A National Survey of Tenant Protections
Housing is a Fundamental Need
For renters, that need is met by multifamily property owners, and to a lesser extent, public housing authorities that provide rental housing. The relationship between these property owners (landlords) and renters (tenants) — and the obligations they have to each other — impact not just property owners and renters, but also local, state, and national economies, and rental market dynamics overall. Federal, state and local governments have sought to establish standards in landlord tenant relations and practices through a range of laws that provide various tenant protections, balancing the interests of landlords and tenants while maintaining a stable rental housing system.
Surveying Tenant Protections
In this paper, we compiled a list of 18 tenant protection questions and surveyed the state-level landlord-tenant statutes in all 50 states, DC and Guam to determine how these tenant protections are treated under the law across the country. We grouped our research questions into five focus areas covering different parts of the renting experience, including tenant screening, rent payments and security deposits, habitability and retaliation, pre-eviction protections and certain aspects of the eviction process.
Primary Findings
The laws that govern the landlord tenant relationship vary greatly from state to state, creating different levels of tenant protections and a complex legal framework that must be navigated by both landlords and tenants alike.
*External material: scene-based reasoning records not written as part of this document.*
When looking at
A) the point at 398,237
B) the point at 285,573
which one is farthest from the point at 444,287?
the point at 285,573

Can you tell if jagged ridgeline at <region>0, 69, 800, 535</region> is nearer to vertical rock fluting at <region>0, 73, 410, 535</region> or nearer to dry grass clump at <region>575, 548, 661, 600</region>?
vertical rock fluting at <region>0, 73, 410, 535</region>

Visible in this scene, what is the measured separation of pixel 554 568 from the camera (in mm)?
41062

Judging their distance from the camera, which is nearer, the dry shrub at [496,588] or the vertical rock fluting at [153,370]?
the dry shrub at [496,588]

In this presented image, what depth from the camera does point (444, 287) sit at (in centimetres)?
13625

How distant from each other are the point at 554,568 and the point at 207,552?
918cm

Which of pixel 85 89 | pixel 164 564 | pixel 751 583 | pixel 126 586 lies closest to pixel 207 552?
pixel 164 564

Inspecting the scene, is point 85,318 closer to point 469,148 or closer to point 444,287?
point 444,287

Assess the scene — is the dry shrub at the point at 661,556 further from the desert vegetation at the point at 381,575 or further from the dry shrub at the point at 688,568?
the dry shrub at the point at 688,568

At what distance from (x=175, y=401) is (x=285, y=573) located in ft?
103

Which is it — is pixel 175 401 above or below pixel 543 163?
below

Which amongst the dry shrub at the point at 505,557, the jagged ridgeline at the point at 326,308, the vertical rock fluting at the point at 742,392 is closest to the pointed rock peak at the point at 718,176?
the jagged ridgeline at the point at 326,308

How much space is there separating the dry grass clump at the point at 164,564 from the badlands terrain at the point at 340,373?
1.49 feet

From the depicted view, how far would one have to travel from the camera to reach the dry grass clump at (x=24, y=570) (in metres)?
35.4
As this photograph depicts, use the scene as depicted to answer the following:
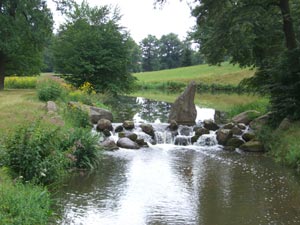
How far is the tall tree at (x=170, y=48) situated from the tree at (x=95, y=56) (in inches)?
3596

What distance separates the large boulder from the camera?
16375 millimetres

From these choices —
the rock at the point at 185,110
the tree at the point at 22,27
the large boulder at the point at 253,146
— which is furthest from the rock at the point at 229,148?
the tree at the point at 22,27

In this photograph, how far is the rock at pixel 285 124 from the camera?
15.9 metres

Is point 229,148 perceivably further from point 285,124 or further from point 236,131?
point 285,124

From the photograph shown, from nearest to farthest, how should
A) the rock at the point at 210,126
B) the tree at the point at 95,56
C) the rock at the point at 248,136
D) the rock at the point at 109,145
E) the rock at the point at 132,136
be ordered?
the rock at the point at 109,145
the rock at the point at 248,136
the rock at the point at 132,136
the rock at the point at 210,126
the tree at the point at 95,56

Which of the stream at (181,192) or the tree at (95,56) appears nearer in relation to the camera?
the stream at (181,192)

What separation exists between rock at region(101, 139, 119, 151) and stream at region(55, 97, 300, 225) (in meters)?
0.76

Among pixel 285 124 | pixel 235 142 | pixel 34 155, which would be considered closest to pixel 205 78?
pixel 235 142

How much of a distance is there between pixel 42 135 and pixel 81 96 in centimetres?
1359

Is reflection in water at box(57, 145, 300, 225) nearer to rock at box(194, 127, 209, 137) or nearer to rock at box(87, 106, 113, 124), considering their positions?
rock at box(194, 127, 209, 137)

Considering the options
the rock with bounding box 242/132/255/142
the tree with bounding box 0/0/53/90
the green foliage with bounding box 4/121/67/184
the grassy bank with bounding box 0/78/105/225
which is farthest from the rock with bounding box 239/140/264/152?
the tree with bounding box 0/0/53/90

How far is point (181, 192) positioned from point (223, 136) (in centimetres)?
788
Our findings demonstrate the extensive diversity of state approaches to landlord tenant laws, with some states showing unique, highly nuanced ways of governing their landlord tenant interactions.
We found that some tenant protections were more common across states, such as the 44 states that prohibit landlord retaliation against tenants who exercise their legal rights. Other state-wide protections were rare, such as a tenant's right to counsel during an eviction proceeding, which is granted in three states, or laws that prohibit the landlord's use of certain information when screening tenants, which seven states have.
We intend this survey to be a useful tool for anyone in the industry interested in landlord-tenant relations and landlord-tenant law.